Task objective: Copy out, word for word, the part of the records below that opens with the line containing "Which is nearest to rect(11, 104, 97, 300): pink" and runs through the end of the records.

Provided data:
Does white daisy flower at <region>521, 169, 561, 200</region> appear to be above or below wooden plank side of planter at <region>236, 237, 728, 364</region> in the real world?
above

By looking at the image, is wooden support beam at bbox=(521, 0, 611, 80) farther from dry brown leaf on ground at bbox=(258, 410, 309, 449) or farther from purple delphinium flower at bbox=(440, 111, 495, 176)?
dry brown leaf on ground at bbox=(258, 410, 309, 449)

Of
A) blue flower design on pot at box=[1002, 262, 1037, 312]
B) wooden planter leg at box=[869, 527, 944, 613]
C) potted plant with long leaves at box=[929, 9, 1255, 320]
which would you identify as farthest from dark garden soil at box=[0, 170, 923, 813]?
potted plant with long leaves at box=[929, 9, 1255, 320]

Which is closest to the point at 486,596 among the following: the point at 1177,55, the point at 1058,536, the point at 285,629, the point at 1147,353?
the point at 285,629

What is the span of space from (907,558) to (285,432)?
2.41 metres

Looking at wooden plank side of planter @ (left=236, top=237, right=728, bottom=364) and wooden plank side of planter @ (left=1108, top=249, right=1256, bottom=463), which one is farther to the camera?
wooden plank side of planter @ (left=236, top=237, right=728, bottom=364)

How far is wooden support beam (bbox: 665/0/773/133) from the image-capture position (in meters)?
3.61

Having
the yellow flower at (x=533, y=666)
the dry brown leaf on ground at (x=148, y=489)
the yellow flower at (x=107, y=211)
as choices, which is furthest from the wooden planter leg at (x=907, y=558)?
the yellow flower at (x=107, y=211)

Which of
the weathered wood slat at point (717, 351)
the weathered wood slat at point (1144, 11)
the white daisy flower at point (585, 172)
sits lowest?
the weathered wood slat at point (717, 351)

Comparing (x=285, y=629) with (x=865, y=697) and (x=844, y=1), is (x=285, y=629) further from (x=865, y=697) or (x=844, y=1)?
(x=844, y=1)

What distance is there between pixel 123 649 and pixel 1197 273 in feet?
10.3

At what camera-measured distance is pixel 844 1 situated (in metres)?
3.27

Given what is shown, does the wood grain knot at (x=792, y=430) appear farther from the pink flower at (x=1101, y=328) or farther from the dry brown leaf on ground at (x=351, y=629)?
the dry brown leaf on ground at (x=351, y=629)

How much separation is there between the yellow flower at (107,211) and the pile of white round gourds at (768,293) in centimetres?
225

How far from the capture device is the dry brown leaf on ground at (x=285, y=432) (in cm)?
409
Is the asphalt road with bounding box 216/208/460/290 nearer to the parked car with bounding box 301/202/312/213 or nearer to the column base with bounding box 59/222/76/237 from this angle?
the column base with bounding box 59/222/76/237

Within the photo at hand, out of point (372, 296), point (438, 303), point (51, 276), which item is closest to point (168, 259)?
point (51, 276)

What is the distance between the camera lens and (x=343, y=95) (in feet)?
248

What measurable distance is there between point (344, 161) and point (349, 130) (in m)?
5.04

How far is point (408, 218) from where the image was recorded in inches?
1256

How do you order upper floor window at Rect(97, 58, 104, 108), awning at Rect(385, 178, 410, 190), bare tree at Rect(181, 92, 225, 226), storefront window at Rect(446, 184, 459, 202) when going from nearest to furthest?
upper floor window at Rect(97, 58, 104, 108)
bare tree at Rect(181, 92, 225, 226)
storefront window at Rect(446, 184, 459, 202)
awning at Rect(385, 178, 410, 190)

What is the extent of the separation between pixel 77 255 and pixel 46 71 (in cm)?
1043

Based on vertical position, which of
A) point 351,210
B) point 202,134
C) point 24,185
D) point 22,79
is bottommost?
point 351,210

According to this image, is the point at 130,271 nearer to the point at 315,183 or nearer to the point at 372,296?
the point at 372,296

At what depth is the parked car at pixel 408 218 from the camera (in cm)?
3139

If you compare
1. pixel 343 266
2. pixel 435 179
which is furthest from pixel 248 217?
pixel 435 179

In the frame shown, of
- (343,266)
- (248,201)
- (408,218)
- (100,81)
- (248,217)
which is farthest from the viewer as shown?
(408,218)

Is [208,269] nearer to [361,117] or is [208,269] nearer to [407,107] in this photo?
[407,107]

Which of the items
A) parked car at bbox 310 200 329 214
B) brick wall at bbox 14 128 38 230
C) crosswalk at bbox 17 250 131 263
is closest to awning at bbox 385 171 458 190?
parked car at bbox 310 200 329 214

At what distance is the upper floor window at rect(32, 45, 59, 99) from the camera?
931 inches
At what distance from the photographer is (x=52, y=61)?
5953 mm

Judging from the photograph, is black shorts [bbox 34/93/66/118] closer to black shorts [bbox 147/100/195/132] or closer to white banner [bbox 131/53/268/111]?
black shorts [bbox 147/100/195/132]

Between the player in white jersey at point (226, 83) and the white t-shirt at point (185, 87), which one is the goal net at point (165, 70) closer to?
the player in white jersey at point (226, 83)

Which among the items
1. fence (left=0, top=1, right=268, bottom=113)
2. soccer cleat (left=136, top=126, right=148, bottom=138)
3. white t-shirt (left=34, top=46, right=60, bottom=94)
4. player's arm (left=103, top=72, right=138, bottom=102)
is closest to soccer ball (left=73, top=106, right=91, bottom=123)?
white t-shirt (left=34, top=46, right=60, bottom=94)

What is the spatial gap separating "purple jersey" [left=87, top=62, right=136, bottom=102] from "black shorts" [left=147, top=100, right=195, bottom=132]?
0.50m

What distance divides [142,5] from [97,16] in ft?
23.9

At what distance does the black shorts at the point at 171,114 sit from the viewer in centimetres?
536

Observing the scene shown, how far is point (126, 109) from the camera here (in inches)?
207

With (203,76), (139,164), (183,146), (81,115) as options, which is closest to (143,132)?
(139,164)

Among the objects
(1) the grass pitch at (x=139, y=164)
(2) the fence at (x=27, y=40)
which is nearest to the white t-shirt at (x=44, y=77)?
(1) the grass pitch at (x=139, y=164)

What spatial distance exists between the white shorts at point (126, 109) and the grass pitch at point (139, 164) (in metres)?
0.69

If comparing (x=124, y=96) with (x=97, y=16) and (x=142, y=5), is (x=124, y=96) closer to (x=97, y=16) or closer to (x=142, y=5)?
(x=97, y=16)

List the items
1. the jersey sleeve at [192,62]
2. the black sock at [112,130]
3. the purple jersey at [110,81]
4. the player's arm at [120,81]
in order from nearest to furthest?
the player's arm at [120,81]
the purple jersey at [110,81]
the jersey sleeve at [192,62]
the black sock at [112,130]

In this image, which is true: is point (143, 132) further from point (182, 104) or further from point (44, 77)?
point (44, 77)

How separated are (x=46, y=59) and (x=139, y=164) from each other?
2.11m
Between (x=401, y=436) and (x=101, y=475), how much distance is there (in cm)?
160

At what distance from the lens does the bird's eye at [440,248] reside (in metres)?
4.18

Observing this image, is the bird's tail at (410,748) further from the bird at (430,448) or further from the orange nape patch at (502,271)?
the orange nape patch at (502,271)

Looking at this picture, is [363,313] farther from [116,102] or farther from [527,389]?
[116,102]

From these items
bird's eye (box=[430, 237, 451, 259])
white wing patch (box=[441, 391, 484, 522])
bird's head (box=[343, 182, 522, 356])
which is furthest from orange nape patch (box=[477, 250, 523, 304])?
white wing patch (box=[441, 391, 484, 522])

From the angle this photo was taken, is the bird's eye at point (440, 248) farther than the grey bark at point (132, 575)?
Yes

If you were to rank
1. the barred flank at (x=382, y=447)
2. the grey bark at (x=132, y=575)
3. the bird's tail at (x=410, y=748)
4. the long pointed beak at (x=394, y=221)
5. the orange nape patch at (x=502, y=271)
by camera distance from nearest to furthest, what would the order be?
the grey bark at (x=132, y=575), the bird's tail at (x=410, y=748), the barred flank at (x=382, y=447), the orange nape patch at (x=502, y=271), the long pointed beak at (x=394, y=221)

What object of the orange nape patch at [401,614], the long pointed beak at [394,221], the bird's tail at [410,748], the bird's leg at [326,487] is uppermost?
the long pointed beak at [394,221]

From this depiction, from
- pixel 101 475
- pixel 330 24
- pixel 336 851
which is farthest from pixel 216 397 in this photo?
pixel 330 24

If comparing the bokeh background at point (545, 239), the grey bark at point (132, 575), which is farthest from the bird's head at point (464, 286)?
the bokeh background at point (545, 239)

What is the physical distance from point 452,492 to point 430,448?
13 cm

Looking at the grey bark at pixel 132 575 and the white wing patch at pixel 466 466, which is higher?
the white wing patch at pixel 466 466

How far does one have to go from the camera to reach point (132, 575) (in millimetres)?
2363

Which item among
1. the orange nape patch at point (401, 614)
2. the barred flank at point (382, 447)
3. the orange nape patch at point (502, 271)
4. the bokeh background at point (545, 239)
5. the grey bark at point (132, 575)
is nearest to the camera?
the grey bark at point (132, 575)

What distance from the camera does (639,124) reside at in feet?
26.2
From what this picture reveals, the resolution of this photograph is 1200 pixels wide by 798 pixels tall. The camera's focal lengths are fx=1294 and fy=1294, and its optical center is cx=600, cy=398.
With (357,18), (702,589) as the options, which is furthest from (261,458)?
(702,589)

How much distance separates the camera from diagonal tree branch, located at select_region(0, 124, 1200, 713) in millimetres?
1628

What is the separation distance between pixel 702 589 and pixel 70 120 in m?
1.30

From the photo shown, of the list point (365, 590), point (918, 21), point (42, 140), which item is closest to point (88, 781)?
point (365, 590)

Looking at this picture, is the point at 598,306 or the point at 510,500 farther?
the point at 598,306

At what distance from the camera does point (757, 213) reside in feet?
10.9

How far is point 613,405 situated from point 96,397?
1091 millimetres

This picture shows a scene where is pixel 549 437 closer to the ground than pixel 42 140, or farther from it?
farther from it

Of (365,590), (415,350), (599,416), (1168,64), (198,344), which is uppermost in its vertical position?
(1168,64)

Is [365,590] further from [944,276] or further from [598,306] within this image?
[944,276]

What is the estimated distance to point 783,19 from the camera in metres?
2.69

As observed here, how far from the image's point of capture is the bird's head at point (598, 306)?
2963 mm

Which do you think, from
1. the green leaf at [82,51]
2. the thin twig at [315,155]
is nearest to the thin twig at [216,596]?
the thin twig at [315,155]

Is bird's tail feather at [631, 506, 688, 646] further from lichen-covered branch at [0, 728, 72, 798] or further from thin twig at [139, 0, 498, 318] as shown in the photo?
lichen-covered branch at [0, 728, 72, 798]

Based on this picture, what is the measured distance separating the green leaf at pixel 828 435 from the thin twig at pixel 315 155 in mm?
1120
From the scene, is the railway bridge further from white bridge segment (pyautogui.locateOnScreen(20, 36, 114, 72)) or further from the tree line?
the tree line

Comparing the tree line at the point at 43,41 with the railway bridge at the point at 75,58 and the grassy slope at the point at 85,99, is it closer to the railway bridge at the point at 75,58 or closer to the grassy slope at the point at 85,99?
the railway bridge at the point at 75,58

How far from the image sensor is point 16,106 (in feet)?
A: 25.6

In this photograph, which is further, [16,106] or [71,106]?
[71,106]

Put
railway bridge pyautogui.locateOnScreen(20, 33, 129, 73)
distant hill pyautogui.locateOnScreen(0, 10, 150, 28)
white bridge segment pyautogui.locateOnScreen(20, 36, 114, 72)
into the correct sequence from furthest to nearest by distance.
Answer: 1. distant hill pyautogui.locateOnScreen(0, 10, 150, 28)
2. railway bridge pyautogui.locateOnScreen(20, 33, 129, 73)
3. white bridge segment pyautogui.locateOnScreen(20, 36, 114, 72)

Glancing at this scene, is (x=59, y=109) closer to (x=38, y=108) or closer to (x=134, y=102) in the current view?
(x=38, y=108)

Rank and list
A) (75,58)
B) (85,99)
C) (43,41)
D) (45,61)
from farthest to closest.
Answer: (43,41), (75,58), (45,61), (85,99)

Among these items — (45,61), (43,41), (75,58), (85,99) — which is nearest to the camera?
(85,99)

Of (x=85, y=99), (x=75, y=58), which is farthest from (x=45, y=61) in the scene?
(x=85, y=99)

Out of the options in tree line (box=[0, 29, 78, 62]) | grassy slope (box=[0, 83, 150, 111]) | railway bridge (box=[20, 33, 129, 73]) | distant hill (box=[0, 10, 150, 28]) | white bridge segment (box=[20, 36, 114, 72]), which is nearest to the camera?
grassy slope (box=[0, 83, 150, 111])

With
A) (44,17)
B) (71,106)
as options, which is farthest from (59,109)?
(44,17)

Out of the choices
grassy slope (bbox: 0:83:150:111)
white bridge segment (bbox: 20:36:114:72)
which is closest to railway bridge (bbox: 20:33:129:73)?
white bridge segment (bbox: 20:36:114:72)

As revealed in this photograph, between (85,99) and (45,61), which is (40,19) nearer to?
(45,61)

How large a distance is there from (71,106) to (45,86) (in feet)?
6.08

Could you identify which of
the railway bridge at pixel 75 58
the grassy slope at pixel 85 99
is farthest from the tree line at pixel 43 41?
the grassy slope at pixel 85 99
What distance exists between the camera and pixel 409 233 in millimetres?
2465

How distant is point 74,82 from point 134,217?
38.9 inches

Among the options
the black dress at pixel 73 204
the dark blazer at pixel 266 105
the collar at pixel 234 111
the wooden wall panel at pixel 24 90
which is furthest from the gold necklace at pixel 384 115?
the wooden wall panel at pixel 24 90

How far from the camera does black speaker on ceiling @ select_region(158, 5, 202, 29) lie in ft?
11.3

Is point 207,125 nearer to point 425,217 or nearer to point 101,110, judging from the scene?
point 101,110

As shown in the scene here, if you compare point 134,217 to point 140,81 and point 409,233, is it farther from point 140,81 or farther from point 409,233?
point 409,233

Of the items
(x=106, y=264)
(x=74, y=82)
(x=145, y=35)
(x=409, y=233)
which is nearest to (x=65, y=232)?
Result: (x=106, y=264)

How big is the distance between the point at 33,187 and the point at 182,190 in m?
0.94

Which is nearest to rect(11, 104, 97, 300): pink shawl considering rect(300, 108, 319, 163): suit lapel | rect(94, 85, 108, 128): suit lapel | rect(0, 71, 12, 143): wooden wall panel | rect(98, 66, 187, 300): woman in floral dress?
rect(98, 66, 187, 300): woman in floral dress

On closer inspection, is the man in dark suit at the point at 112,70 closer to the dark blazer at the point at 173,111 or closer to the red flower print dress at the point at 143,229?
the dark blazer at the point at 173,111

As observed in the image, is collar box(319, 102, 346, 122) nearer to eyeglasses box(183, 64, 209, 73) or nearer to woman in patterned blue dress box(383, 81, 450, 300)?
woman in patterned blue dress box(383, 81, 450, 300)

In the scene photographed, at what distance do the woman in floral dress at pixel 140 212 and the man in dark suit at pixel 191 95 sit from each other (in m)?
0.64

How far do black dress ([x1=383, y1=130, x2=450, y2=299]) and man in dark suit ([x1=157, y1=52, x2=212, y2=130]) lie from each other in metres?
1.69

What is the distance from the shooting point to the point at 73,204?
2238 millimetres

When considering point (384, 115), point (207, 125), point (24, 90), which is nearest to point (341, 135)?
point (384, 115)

Solution for this exercise:
Which is nearest to rect(11, 104, 97, 300): pink shawl considering rect(300, 108, 319, 163): suit lapel | rect(94, 85, 108, 128): suit lapel | rect(0, 71, 12, 143): wooden wall panel | rect(98, 66, 187, 300): woman in floral dress?
rect(98, 66, 187, 300): woman in floral dress

On closer inspection, is the man in dark suit at the point at 112,70 closer to the dark blazer at the point at 173,111 or closer to the red flower print dress at the point at 143,229?
the dark blazer at the point at 173,111

As observed in the image, is collar box(319, 102, 346, 122) nearer to eyeglasses box(183, 64, 209, 73) or nearer to woman in patterned blue dress box(383, 81, 450, 300)?
woman in patterned blue dress box(383, 81, 450, 300)

In the scene photographed, at what distance do the woman in floral dress at pixel 140 212 and the man in dark suit at pixel 191 95 sit from each other (in m)?
0.64

How far do black dress ([x1=383, y1=130, x2=450, y2=299]) and man in dark suit ([x1=157, y1=52, x2=212, y2=130]) lie from each other in metres?
1.69

What is the distance from the shooting point to the point at 73,204?
2238 millimetres

When considering point (384, 115), point (207, 125), point (24, 90), which is nearest to point (341, 135)?
point (384, 115)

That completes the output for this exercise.